What is required >> Could you rewrite these records with "red horizontal rail" switched to "red metal rail" everywhere it occurs, changing nothing else and leaving the pictures out?

Stored records >>
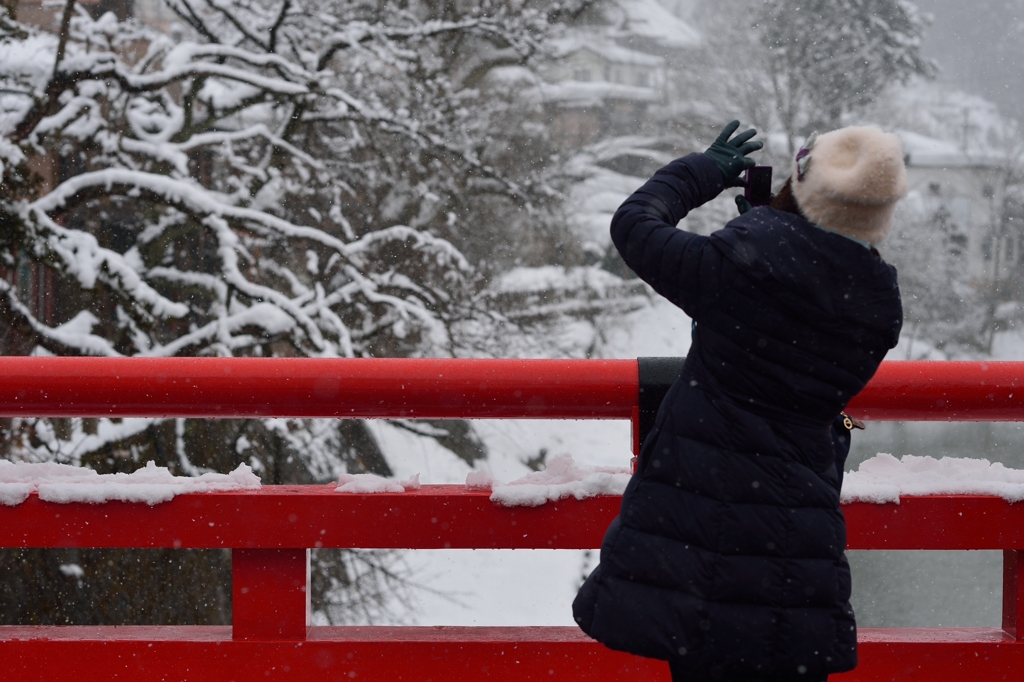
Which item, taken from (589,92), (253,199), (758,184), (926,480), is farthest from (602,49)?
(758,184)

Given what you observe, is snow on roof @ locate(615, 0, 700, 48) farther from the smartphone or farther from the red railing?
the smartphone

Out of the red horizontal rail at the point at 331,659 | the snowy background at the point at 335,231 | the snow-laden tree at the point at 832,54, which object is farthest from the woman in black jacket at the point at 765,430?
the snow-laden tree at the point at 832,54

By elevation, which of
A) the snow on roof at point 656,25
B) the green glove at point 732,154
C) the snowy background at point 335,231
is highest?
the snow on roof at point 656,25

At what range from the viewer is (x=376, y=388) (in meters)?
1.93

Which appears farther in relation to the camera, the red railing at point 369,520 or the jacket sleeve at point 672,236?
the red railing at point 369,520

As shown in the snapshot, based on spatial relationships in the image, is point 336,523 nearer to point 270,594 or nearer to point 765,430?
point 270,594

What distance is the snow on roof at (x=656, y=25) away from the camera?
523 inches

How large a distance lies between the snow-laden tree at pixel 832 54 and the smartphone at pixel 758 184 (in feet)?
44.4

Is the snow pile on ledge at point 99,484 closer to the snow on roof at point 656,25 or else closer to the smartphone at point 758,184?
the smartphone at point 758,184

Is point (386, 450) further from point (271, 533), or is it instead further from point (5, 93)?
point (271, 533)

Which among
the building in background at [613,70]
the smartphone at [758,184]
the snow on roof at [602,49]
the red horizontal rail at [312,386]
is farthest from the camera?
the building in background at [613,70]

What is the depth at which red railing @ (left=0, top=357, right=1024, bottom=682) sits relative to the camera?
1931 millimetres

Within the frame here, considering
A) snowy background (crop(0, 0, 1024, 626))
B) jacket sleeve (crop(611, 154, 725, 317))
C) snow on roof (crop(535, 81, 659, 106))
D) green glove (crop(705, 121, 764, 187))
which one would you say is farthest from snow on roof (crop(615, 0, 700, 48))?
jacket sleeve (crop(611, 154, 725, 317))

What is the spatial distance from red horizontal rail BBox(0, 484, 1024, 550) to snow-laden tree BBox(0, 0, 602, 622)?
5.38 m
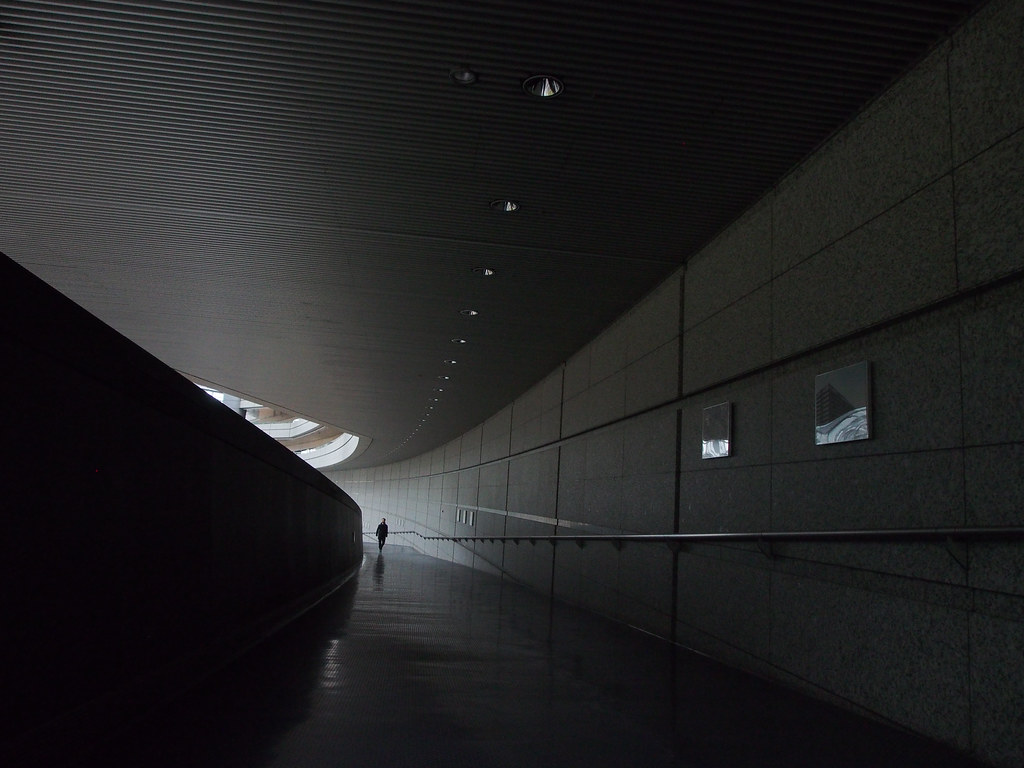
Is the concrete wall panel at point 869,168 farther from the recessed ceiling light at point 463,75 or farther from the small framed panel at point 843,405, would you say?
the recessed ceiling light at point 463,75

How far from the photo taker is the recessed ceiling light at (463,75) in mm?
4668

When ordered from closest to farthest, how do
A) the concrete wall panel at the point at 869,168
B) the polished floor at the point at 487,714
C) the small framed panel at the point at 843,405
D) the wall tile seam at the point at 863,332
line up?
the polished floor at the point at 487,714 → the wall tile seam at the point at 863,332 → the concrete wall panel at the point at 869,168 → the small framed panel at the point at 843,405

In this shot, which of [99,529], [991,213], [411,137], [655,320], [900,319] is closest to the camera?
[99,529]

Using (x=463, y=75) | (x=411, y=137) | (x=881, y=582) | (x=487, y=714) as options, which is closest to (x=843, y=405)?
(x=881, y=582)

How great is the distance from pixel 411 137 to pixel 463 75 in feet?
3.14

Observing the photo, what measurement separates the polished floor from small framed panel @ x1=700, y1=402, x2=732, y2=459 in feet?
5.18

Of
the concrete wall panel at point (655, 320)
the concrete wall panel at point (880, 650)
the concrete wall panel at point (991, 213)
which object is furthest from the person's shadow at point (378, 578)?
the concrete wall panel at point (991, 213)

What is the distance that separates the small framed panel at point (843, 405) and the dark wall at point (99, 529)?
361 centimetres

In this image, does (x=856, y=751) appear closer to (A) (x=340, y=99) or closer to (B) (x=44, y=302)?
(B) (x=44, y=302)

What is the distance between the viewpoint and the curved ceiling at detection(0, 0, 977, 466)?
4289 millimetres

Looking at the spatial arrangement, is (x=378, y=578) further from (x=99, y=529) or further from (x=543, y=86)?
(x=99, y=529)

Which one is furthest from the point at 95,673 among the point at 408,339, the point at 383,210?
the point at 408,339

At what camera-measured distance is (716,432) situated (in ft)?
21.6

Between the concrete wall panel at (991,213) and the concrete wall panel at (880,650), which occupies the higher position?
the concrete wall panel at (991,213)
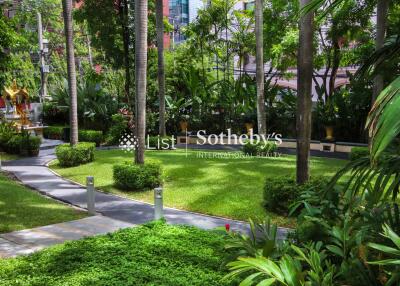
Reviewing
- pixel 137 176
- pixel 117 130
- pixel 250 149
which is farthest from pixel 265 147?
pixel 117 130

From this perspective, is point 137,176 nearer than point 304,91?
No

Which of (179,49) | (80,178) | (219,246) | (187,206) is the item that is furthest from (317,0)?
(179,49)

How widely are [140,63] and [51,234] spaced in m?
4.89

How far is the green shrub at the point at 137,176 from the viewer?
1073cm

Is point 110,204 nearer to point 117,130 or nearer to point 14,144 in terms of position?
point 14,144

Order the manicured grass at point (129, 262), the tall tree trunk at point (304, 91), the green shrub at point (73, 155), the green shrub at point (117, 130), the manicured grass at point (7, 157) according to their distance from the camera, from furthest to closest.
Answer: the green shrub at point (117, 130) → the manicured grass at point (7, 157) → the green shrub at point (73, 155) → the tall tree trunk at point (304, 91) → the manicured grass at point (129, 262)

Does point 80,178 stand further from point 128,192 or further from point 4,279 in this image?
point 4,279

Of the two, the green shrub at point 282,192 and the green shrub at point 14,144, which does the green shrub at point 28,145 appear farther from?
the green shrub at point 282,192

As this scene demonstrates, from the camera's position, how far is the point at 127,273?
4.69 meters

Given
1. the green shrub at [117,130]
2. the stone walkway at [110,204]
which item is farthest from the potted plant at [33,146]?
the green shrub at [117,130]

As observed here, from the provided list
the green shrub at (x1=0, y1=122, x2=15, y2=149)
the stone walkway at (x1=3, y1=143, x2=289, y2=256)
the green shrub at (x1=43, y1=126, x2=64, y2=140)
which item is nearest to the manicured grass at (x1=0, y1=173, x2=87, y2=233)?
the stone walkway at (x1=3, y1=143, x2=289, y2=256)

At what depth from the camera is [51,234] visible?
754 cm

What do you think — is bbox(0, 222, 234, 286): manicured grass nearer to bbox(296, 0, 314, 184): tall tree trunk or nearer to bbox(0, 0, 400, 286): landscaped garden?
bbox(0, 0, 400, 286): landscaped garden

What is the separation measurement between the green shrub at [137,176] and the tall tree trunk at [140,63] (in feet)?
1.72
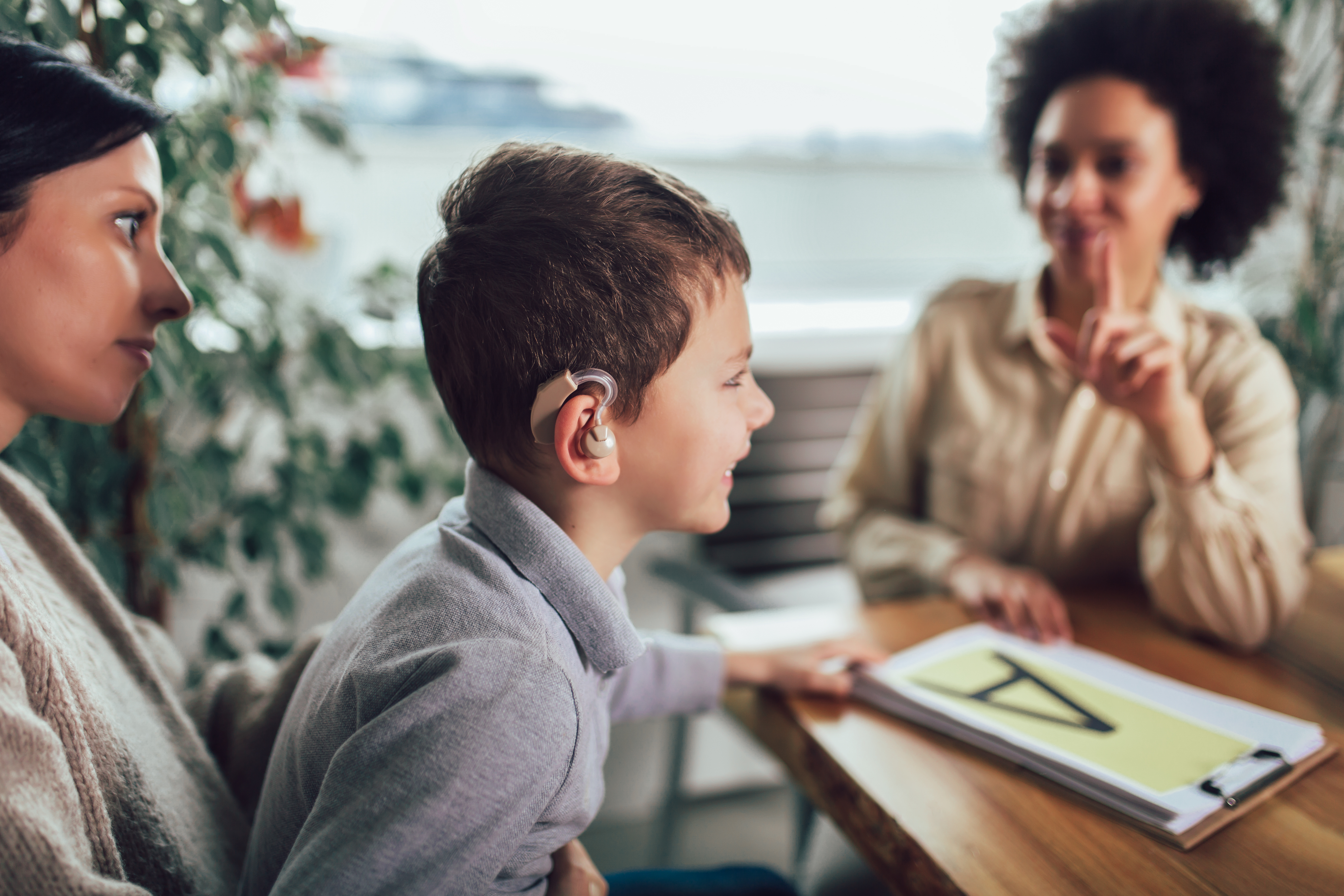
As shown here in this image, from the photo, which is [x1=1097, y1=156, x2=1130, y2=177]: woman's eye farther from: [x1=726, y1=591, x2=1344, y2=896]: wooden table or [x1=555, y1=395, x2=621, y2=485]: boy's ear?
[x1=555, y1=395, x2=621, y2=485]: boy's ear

Solution for this task >>
Which item, taken from (589,92), (253,199), (758,184), (926,480), is farthest from (602,49)?
(758,184)

Given what you observe, is snow on roof @ locate(615, 0, 700, 48) farther from the smartphone or farther from the red railing?
the smartphone

Out of the red metal rail at the point at 331,659 | the snowy background at the point at 335,231 | the snow-laden tree at the point at 832,54, which object is farthest from the woman in black jacket at the point at 765,430?
the snow-laden tree at the point at 832,54

By elevation, which of
A) the snow on roof at point 656,25
B) the green glove at point 732,154
C) the snowy background at point 335,231
is highest?
the snow on roof at point 656,25

At what range from the viewer is (x=376, y=388) (in meters)?
1.93

Which appears farther in relation to the camera, the red railing at point 369,520 or the jacket sleeve at point 672,236?
the red railing at point 369,520

As shown in the snapshot, based on spatial relationships in the image, is point 336,523 nearer to point 270,594 or nearer to point 765,430?
point 270,594

What distance is the snow on roof at (x=656, y=25) away from the camera?
523 inches

How large a distance lies between the snow-laden tree at pixel 832 54 and the smartphone at pixel 758 184 (in feet)?
44.4

Is the snow pile on ledge at point 99,484 closer to the snow on roof at point 656,25 or else closer to the smartphone at point 758,184?
the smartphone at point 758,184

Is point (386, 450) further from point (271, 533), or is it instead further from point (5, 93)?
point (271, 533)

Which among
the building in background at [613,70]
the smartphone at [758,184]
the snow on roof at [602,49]
the red metal rail at [312,386]
is farthest from the camera?
the building in background at [613,70]

What is the depth at which red railing @ (left=0, top=357, right=1024, bottom=682) sits relative to the camera?
1931 millimetres

Within the frame here, considering
A) snowy background (crop(0, 0, 1024, 626))
B) jacket sleeve (crop(611, 154, 725, 317))
C) snow on roof (crop(535, 81, 659, 106))
D) green glove (crop(705, 121, 764, 187))
which one would you say is farthest from snow on roof (crop(615, 0, 700, 48))?
jacket sleeve (crop(611, 154, 725, 317))

What is the spatial distance from red metal rail BBox(0, 484, 1024, 550) to snow-laden tree BBox(0, 0, 602, 622)?
5.38 m
Is the concrete wall panel at point 869,168 farther from the recessed ceiling light at point 463,75 or farther from the small framed panel at point 843,405, would you say?
the recessed ceiling light at point 463,75

How far from the photo taker is the recessed ceiling light at (463,75) in mm?
4668

When ordered from closest to farthest, how do
A) the concrete wall panel at the point at 869,168
B) the polished floor at the point at 487,714
C) the small framed panel at the point at 843,405
D) the wall tile seam at the point at 863,332
line up?
the polished floor at the point at 487,714 → the wall tile seam at the point at 863,332 → the concrete wall panel at the point at 869,168 → the small framed panel at the point at 843,405

In this shot, which of [99,529], [991,213], [411,137], [655,320], [900,319] is closest to the camera?
[99,529]

Using (x=463, y=75) | (x=411, y=137) | (x=881, y=582) | (x=487, y=714) as options, which is closest to (x=843, y=405)?
(x=881, y=582)

How great is the distance from pixel 411 137 to pixel 463 75 in feet?
3.14

Observing the photo, what measurement separates the polished floor from small framed panel @ x1=700, y1=402, x2=732, y2=459 in feet?
5.18

Of
the concrete wall panel at point (655, 320)
the concrete wall panel at point (880, 650)
the concrete wall panel at point (991, 213)
which object is furthest from the person's shadow at point (378, 578)?
the concrete wall panel at point (991, 213)

What is the distance that separates the small framed panel at point (843, 405) and the dark wall at point (99, 529)?
361 centimetres

In this image, does (x=856, y=751) appear closer to (A) (x=340, y=99) or closer to (B) (x=44, y=302)?
(B) (x=44, y=302)

What is the distance between the viewpoint and the curved ceiling at detection(0, 0, 977, 466)?
4289 millimetres

Looking at the spatial arrangement, is (x=378, y=578) further from (x=99, y=529) or further from (x=543, y=86)?
(x=99, y=529)

Which one is furthest from the point at 95,673 among the point at 408,339, the point at 383,210?
the point at 408,339

At what camera-measured distance is (716,432) situated (in ft)?
21.6

Between the concrete wall panel at (991,213) and the concrete wall panel at (880,650), which occupies the higher position?
the concrete wall panel at (991,213)
Reviewing
- pixel 137 176
- pixel 117 130
- pixel 250 149
which is farthest from pixel 265 147?
pixel 117 130

From this perspective, is point 137,176 nearer than point 304,91?
No

Which of (179,49) | (80,178) | (219,246) | (187,206) is the item that is furthest from (317,0)?
(179,49)

How widely are [140,63] and [51,234] spaced in m?
4.89

How far is the green shrub at the point at 137,176 from the viewer?
1073cm

Is point 110,204 nearer to point 117,130 or nearer to point 14,144 in terms of position?
point 14,144

Order the manicured grass at point (129, 262), the tall tree trunk at point (304, 91), the green shrub at point (73, 155), the green shrub at point (117, 130), the manicured grass at point (7, 157) according to their distance from the camera, from furthest to closest.
Answer: the green shrub at point (117, 130) → the manicured grass at point (7, 157) → the green shrub at point (73, 155) → the tall tree trunk at point (304, 91) → the manicured grass at point (129, 262)

Does point 80,178 stand further from point 128,192 or further from point 4,279 in this image?
point 4,279

Of the two, the green shrub at point 282,192 and the green shrub at point 14,144, which does the green shrub at point 28,145 appear farther from?
the green shrub at point 282,192

As this scene demonstrates, from the camera's position, how far is the point at 127,273?
4.69 meters

Given
1. the green shrub at [117,130]
2. the stone walkway at [110,204]
which item is farthest from the potted plant at [33,146]?
the green shrub at [117,130]

As observed here, from the provided list
the green shrub at (x1=0, y1=122, x2=15, y2=149)
the stone walkway at (x1=3, y1=143, x2=289, y2=256)
the green shrub at (x1=43, y1=126, x2=64, y2=140)
which item is nearest to the manicured grass at (x1=0, y1=173, x2=87, y2=233)?
the stone walkway at (x1=3, y1=143, x2=289, y2=256)

At what depth from the camera is [51,234] visible?
754 cm

What do you think — is bbox(0, 222, 234, 286): manicured grass nearer to bbox(296, 0, 314, 184): tall tree trunk or nearer to bbox(0, 0, 400, 286): landscaped garden?
bbox(0, 0, 400, 286): landscaped garden

What is the separation measurement between the green shrub at [137,176] and the tall tree trunk at [140,63] (in feet)?
1.72
As shown here in this image, from the photo, which is [x1=1097, y1=156, x2=1130, y2=177]: woman's eye farther from: [x1=726, y1=591, x2=1344, y2=896]: wooden table or [x1=555, y1=395, x2=621, y2=485]: boy's ear?
[x1=555, y1=395, x2=621, y2=485]: boy's ear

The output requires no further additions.